Lysis of the bacteria also may increase toxin release. However, E. coli 0157:H7 can be eliminated by most antibiotics, at least theoretically decreasing complications. Antimotility agents, such as Immodium, probably won't hurt anyone for a few days, although this also has been related to more serious disease. This disease must be treated unknowingly with antibiotics and Immodium many times, without sequelae, so the entire antibiotic antimotility issue is poorly defined.
One other key that might prompt suspicion of E. coli 0157:H7 is that stools are usually very bloody, if not totally bloody, suggesting diverticulitis or some other noninfectious process. Fever is usually absent, and even if one does a stool leukocyte swab, one will be misled because they just aren't there.

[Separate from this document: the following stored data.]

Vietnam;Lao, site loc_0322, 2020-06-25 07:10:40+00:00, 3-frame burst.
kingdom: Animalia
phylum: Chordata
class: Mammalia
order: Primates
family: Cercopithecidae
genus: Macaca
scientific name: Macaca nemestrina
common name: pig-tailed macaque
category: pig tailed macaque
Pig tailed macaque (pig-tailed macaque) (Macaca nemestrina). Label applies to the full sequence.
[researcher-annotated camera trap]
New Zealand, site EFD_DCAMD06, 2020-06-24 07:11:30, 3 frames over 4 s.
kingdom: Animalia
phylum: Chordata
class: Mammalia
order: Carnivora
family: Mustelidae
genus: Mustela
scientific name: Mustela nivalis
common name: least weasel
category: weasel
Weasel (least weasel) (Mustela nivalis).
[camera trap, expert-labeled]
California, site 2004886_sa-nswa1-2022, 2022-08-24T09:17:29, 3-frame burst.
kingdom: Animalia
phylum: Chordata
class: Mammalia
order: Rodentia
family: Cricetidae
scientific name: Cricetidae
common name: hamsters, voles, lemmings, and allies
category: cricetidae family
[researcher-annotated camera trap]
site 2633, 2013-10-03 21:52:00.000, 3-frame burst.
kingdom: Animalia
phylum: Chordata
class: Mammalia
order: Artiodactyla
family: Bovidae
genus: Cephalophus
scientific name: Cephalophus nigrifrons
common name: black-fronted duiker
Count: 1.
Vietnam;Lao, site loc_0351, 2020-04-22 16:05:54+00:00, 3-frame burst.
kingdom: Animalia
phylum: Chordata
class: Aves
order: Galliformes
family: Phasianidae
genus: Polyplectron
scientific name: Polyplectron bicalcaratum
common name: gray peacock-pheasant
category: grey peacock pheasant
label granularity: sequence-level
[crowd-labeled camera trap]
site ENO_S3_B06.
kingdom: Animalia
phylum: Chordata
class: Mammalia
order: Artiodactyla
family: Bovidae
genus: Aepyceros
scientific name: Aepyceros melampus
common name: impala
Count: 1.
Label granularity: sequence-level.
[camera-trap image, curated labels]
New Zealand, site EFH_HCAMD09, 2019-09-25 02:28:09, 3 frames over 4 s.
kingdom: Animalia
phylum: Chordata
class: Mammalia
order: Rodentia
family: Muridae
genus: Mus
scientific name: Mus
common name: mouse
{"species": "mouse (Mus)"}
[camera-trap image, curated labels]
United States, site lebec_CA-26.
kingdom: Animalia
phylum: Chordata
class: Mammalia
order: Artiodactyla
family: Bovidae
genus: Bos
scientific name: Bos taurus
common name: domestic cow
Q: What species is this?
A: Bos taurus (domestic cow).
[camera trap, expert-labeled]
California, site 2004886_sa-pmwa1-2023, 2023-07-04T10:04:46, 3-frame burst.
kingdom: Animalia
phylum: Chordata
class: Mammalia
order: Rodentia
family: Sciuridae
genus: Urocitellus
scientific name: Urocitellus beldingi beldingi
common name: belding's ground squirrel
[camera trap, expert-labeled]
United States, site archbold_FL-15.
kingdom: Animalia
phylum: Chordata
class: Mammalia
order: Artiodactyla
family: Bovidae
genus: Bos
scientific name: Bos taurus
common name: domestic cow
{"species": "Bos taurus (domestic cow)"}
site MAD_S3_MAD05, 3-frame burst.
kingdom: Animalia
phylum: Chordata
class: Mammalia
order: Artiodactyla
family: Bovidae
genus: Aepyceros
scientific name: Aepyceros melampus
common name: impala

I would not expect to find E. coli 0157:H7 in run-of-the-mill watery brownish diarrhea or in the slightly heme positive specimen. The pro sends a stool culture in the person with frank rectal bleeding and with symptoms not thought to be due to acute bacterial infection. One should always culture bloody diarrhea or bloody stools in children by using techniques to isolate E. coli 0157:H7.
Having further studied this fascinating disease, I can think of many patients that I have admitted with acute lower GI bleed that probably were never even considered for the possibility of E. coli 0157:H7 colitis. Undoubtedly, I have treated a mild case of E. coli 1157:H7 in an outpatient without knowing it. Also in that rare patient who has signs and symptoms suggestive of TTP, I can never remember having asked about a distant bout of bloody diarrhea that may have been the cause.